**Written tasks:**
**a.** In the text on grouping numeric data into ranges, translate the following sentence into Spanish: "When you sort a report using a numeric sort field, you can group the sort field values together and define the range of each group."
**b.** According to the text on grouping numeric data into ranges, what is the combined limit on IN-GROUPS-OF and IN-RANGES-OF phrases in each report request?
**c.** Resume the text on grouping numeric data into ranges, starting after its final sentence.

# start of Page text

Grouping Numeric Data Into Ranges
 In this section: Grouping Numeric Data Into TilesHow to:

When you sort a report using a numeric sort field, you can group the sort field values together and define the range of each group.

There are several ways of defining groups. You can define groups of:

• Equal range using the IN-GROUPS-OF phrase.

Each report request can contain a total of five IN-GROUPS-OF phrases plus IN-RANGES-OF phrases. The IN-GROUPS-OF phrase can only be used once per BY field. The first sort field range starts from the lowest value of a multiple of the IN-GROUPS-OF value, and the value displayed is the start point of each range.

• Equal range using the IN-RANGES-OF phrase.

Each report request can contain a total of five IN-GROUPS-OF phrases plus IN-RANGES-OF phrases. The IN-RANGES-OF phrase can only be used once per BY field, and it generates an additional internal sort phrase that must be counted in the total number of sort phrases. The first sort field range starts from the lowest value of a multiple of the IN-GROUPS-OF value. No message is generated if you specify a range of zero, but the values displayed on the report are unpredictable.

# end of Page text
# start of Provided material

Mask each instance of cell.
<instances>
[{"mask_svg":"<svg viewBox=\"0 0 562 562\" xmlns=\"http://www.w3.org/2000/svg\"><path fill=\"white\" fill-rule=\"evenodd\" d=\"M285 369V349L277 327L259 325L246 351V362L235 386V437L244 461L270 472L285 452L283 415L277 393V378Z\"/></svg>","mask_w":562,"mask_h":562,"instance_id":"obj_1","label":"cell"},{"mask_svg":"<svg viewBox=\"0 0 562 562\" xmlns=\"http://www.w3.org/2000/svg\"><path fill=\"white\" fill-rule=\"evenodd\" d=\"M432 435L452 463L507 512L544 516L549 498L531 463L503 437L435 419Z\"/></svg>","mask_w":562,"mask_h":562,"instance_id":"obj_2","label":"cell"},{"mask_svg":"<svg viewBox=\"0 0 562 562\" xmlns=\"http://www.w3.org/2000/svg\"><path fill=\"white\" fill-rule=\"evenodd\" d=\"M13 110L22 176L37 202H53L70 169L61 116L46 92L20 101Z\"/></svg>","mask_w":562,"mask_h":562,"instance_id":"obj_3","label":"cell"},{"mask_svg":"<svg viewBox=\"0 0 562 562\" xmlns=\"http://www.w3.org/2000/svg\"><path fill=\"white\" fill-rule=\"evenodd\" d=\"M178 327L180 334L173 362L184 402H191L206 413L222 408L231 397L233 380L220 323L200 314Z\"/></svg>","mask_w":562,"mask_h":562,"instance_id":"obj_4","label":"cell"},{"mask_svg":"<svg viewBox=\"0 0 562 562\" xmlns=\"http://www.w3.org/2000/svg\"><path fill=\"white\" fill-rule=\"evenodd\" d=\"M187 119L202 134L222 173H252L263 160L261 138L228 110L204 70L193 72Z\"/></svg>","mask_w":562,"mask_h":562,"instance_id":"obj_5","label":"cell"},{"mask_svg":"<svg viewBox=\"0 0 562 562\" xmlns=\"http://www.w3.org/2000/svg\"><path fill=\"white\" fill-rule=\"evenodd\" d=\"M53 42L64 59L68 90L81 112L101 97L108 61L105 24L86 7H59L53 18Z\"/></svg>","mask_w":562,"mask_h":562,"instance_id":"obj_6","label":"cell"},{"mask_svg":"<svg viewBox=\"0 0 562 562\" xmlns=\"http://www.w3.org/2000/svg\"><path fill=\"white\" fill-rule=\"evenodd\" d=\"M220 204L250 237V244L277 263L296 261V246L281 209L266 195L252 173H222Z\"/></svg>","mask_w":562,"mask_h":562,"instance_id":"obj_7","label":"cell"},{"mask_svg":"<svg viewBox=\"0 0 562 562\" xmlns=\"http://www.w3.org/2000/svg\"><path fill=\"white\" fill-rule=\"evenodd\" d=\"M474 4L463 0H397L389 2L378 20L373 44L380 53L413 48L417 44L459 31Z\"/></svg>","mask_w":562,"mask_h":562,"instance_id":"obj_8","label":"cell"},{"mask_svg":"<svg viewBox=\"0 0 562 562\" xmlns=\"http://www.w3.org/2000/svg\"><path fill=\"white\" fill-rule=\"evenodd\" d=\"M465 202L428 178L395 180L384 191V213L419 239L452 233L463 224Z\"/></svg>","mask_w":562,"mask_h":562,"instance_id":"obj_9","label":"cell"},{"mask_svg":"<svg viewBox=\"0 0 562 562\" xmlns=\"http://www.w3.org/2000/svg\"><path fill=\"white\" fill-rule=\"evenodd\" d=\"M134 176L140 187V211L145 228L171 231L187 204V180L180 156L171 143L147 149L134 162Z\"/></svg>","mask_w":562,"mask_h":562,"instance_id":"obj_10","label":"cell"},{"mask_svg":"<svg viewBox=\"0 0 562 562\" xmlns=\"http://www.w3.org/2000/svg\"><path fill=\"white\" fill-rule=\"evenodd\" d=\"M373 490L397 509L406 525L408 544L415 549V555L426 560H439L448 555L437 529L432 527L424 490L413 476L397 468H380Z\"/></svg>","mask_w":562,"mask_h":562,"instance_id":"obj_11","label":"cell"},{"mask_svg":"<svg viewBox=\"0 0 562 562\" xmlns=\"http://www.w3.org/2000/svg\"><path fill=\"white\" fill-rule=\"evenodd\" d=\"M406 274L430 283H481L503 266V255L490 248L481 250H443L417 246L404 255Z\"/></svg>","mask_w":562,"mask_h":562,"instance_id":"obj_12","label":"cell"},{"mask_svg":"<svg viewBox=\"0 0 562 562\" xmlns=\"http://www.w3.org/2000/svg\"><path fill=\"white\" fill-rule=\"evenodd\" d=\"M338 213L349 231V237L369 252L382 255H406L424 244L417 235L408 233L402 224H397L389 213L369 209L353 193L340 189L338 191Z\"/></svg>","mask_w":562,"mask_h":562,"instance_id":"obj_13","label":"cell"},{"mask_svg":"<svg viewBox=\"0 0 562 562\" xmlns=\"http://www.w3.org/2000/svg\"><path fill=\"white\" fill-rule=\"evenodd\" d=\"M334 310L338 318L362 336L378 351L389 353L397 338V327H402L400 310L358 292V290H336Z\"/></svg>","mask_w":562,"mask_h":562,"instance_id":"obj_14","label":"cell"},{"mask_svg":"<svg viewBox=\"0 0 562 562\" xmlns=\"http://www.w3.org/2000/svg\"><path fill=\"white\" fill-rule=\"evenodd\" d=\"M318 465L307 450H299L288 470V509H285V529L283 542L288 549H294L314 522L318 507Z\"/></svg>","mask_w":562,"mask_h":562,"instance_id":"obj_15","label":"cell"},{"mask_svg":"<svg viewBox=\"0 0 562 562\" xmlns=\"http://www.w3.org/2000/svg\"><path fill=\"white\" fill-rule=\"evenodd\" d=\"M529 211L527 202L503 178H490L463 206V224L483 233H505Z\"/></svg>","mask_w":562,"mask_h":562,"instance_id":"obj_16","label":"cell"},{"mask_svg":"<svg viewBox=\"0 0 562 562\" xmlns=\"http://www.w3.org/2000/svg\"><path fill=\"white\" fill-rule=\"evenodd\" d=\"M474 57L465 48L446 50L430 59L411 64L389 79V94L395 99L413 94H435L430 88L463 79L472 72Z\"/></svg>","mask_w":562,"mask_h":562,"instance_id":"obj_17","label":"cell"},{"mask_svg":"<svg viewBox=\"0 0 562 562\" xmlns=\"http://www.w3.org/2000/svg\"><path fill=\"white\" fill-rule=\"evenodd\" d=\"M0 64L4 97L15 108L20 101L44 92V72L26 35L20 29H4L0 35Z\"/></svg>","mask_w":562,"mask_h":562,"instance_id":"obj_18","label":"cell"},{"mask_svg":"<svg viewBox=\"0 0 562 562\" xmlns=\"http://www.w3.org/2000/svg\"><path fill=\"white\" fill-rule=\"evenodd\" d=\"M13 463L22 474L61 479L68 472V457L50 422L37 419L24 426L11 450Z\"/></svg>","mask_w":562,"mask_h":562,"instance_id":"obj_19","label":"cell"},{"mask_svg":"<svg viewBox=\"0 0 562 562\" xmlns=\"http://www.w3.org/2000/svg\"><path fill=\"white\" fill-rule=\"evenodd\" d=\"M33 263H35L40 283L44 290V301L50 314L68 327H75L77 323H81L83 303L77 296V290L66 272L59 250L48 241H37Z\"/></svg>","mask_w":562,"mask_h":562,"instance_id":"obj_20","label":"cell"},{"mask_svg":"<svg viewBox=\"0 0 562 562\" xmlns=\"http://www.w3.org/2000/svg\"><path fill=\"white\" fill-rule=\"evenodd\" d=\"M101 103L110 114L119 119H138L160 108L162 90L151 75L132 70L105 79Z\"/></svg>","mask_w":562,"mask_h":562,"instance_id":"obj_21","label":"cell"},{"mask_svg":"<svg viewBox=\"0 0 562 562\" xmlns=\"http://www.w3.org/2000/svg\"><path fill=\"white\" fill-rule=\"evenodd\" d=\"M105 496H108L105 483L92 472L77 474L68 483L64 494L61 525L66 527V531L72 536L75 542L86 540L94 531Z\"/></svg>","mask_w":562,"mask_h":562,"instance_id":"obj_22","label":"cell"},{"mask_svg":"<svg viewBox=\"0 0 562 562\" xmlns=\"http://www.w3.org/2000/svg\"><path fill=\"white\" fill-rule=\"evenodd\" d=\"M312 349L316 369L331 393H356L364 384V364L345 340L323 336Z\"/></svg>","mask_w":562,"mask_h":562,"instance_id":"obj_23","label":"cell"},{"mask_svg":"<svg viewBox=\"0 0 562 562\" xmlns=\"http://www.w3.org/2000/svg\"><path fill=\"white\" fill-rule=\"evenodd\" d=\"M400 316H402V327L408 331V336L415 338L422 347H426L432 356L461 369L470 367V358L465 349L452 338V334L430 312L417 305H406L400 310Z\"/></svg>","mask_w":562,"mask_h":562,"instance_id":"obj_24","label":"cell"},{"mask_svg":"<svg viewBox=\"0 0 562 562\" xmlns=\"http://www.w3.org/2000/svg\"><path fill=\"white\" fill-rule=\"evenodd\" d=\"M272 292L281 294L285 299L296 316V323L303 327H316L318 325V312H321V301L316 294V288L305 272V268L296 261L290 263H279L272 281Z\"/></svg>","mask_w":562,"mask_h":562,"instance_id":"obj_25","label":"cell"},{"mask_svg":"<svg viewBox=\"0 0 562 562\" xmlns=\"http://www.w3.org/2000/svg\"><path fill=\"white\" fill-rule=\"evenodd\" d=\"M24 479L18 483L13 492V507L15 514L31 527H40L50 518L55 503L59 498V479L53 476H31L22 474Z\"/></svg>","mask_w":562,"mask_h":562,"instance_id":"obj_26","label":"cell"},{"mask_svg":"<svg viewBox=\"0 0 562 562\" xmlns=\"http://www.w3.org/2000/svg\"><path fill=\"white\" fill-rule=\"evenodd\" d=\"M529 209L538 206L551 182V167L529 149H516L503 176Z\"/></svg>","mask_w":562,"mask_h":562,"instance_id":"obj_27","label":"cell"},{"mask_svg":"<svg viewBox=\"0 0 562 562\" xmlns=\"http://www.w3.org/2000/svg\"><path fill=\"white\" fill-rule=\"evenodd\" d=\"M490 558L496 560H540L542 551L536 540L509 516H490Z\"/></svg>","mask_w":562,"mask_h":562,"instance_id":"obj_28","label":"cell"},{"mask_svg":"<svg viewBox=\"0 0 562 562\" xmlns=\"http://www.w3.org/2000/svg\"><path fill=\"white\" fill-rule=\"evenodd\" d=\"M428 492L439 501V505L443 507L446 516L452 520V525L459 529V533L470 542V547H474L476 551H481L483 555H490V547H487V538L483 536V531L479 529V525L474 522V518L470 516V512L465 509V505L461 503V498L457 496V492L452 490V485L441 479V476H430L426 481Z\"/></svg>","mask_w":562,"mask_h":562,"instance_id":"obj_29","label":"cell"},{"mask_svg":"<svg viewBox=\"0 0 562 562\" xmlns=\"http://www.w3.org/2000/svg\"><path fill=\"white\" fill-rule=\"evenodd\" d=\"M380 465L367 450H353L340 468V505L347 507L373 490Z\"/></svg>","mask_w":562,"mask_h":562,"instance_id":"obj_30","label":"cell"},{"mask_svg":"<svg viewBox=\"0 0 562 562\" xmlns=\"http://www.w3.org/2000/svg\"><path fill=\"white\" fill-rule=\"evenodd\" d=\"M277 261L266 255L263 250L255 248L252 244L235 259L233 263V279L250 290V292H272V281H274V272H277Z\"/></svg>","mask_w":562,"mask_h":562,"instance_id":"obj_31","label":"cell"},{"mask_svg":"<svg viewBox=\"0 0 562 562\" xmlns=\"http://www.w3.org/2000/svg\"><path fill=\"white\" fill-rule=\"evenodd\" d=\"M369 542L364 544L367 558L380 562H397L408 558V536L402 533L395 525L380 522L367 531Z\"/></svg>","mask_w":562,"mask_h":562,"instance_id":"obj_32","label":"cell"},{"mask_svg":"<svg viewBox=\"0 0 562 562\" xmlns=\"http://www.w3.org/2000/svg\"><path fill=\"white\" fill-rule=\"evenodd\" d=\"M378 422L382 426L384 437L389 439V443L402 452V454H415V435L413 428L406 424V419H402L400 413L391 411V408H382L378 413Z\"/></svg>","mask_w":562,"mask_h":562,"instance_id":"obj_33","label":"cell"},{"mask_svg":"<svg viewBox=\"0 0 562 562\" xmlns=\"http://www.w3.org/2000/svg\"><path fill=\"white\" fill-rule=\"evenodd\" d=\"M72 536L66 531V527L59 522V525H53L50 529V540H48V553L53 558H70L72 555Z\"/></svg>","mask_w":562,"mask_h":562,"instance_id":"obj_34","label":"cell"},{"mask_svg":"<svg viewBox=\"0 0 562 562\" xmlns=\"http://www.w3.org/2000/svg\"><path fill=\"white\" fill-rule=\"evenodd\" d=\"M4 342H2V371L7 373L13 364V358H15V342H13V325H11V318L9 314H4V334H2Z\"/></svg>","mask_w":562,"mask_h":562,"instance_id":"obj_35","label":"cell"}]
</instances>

# end of Provided material

**Expected outputs:**
**a.** Cuando ordena un informe mediante un campo de ordenación numérico, puede agrupar los valores del campo de ordenación y definir el rango de cada grupo.

**b.** Each report request can contain a total of five IN-GROUPS-OF phrases plus IN-RANGES-OF phrases.

**c.**
• Unequal range using the FOR phrase.
• Tiles. These include percentiles, quartiles, or deciles. For details, see

The FOR phrase is usually used to produce matrix reports and is part of the Financial Modeling Language (FML). However, you can also use it to create columnar reports that group sort field values in unequal ranges.

The FOR phrase displays the sort value for each individual row. The ranges do not have to be contiguous, that is, you can define your ranges with gaps between them. The FOR phrase is described in more detail in

Note: If there is not any data for a group, a row for the group still appears in the report.

 Top of page
Syntax: How to Define Groups of Equal Range
`{BY|ACROSS} sortfield IN-GROUPS-OF value [TOP limit]`

where:

sortfield

Is the name of the sort field. The sort field must be numeric: its format must be I (integer), F (floating-point number), D (decimal number), or P (packed number).

value

Is a positive integer that specifies the range by which sort field values are grouped.

limit

Is an optional number that defines the highest group label to be included in the report.

 Top of page
Example: Defining Groups of Equal Ranges

The following illustrates how to show which employees fall into which salary ranges, and to define the ranges by \$5,000 increments.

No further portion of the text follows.